An empirical framework for binary interactome mapping - PubMed (original) (raw)
doi: 10.1038/nmeth.1280. Epub 2008 Dec 7.
Jean-François Rual, Alexei Vazquez, Ulrich Stelzl, Irma Lemmens, Tomoko Hirozane-Kishikawa, Tong Hao, Martina Zenkner, Xiaofeng Xin, Kwang-Il Goh, Muhammed A Yildirim, Nicolas Simonis, Kathrin Heinzmann, Fana Gebreab, Julie M Sahalie, Sebiha Cevik, Christophe Simon, Anne-Sophie de Smet, Elizabeth Dann, Alex Smolyar, Arunachalam Vinayagam, Haiyuan Yu, David Szeto, Heather Borick, Amélie Dricot, Niels Klitgord, Ryan R Murray, Chenwei Lin, Maciej Lalowski, Jan Timm, Kirstin Rau, Charles Boone, Pascal Braun, Michael E Cusick, Frederick P Roth, David E Hill, Jan Tavernier, Erich E Wanker, Albert-László Barabási, Marc Vidal
Affiliations
- PMID: 19060904
- PMCID: PMC2872561
- DOI: 10.1038/nmeth.1280
An empirical framework for binary interactome mapping
Kavitha Venkatesan et al. Nat Methods. 2009 Jan.
Abstract
Several attempts have been made to systematically map protein-protein interaction, or 'interactome', networks. However, it remains difficult to assess the quality and coverage of existing data sets. Here we describe a framework that uses an empirically-based approach to rigorously dissect quality parameters of currently available human interactome maps. Our results indicate that high-throughput yeast two-hybrid (HT-Y2H) interactions for human proteins are more precise than literature-curated interactions supported by a single publication, suggesting that HT-Y2H is suitable to map a significant portion of the human interactome. We estimate that the human interactome contains approximately 130,000 binary interactions, most of which remain to be mapped. Similar to estimates of DNA sequence data quality and genome size early in the Human Genome Project, estimates of protein interaction data quality and interactome size are crucial to establish the magnitude of the task of comprehensive human interactome mapping and to elucidate a path toward this goal.
Figures
Figure 1. Conceptual framework for interactome mapping
The concepts of “screening completeness” (fraction of all pair-wise protein combinations tested), “assay sensitivity” (fraction of all biophysical interactions identifiable by a given assay), “sampling sensitivity” (fraction of all identifiable interactions that are detected in a single trial) and “precision” (fraction of pairs reported by a given assay that are true positives) can be estimated independently and combined to empirically estimate the size of binary interactomes. PRS: the set of positive reference set interactions; RRS: the random reference set. Solid black lines in a given network graph represent true biophysical interactions present in that network, dashed lines represent true biophysical interactions missing in that network, and solid colored lines represent biophysical artifactual pairs present in that network.
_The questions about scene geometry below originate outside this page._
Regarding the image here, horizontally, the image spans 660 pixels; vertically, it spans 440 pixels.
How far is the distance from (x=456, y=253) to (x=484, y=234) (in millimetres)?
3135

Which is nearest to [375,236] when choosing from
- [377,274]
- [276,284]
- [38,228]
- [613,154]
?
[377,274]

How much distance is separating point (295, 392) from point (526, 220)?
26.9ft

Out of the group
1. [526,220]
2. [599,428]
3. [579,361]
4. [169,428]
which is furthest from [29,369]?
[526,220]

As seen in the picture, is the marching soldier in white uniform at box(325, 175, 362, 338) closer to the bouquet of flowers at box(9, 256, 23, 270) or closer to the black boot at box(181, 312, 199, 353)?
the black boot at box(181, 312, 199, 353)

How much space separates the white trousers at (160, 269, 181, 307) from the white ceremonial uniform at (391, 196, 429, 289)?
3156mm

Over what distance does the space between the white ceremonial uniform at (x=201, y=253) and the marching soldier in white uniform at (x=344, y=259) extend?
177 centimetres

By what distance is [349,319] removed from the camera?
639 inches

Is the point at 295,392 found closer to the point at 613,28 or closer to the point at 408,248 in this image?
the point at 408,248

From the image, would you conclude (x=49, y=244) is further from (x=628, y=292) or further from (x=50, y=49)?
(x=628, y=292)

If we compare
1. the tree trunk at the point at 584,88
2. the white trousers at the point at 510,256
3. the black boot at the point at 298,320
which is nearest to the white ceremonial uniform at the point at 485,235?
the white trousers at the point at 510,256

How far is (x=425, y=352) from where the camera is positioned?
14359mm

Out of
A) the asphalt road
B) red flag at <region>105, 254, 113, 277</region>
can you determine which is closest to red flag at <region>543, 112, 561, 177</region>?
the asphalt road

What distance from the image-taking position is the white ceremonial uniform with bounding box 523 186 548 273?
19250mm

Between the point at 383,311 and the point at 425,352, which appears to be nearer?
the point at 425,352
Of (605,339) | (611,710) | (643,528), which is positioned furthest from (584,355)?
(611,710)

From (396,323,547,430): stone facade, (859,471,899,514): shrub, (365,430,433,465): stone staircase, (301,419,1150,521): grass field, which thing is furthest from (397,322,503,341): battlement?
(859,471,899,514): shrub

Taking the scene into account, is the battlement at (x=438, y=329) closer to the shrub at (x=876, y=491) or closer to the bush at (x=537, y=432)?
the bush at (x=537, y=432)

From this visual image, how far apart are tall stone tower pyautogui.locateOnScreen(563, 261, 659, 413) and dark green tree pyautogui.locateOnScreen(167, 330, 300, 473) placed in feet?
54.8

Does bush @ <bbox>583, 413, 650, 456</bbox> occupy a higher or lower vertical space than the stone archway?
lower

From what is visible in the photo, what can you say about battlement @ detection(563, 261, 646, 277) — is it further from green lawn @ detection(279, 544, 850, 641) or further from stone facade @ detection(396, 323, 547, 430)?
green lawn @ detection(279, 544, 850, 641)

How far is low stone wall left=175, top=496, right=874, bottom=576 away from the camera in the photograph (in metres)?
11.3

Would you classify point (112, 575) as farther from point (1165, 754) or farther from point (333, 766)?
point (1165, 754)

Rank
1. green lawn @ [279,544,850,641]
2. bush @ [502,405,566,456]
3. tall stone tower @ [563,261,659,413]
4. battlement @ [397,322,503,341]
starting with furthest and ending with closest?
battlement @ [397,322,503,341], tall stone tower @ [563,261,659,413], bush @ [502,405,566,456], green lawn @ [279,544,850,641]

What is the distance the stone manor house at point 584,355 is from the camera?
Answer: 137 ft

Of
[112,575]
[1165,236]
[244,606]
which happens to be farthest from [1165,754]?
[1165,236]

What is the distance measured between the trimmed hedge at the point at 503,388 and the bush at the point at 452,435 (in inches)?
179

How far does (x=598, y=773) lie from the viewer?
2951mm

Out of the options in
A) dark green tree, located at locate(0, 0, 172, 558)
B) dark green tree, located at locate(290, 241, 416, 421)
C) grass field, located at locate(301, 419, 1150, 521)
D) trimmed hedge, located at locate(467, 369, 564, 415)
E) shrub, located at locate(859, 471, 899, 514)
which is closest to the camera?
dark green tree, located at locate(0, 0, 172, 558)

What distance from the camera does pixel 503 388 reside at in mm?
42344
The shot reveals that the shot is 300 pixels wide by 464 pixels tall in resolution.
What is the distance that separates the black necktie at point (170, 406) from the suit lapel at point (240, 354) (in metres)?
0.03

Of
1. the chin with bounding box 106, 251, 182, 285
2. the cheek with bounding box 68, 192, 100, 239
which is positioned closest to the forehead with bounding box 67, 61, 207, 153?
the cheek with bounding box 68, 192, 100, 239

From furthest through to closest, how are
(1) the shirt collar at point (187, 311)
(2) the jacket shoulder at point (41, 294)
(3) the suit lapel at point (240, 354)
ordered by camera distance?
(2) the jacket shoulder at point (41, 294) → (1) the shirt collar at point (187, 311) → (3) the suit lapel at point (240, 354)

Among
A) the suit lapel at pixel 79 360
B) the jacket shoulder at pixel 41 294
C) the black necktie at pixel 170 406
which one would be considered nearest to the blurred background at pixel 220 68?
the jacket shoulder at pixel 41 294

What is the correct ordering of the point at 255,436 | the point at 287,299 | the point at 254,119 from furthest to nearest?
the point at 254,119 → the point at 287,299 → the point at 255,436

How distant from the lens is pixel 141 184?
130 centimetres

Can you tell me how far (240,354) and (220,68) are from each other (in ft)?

Figure 2. Assay sensitivity and background positive rate of binary interactome mapping assays
(a) How positive reference set interactions were chosen from among the interactions available in the curated literature of low-throughput experimentally derived interactions (LC). (b) How random reference set pairs were chosen from among the possible pairs in our human ORFeome v1.1 clone collection. (c) Distribution of cellular location of proteins making up the positive and random reference sets. (d) Assay sensitivity (fraction of hsPRS-v1 pairs scoring positive) and background positive rate (fraction of hsRRS-v1 pairs scoring positive) of the Y2H-CCSB assay based on varying experimental and scoring conditions, including the use of an alternate protocol (Supplementary Methods). We did not use the results of testing the hsRRS-v1 pairs here to estimate the false discovery rate of the Y2H-CCSB assay due to limited sample size. (e) Assay sensitivity and background positive rate of the MAPPIT assay upon varying experiment-to-control-ratio (ECR) scores (Supplementary Methods). (f) Upper panel: assay sensitivity and background positive rate of Y2H-CCSB and MAPPIT under the specific experimental conditions used (Supplementary Methods). For Y2H-CCSB, the fraction of hsPRS-v1 pairs scoring positive in at least one configuration and in both pair-wise mating experiments is depicted. This condition reflects the assay sensitivity of the specific experimental and scoring conditions of Y2H-CCSB used to generate CCSB-HI1. Lower panel: Venn diagram of hsPRS-v1 pairs scoring positive in the two assays. (g) Results of testing each hsPRS-v1 pair and each hsRRS-v1 pair using Y2H-CCSB and MAPPIT. Blue or yellow shaded squares represent protein pairs scored positive by a given assay.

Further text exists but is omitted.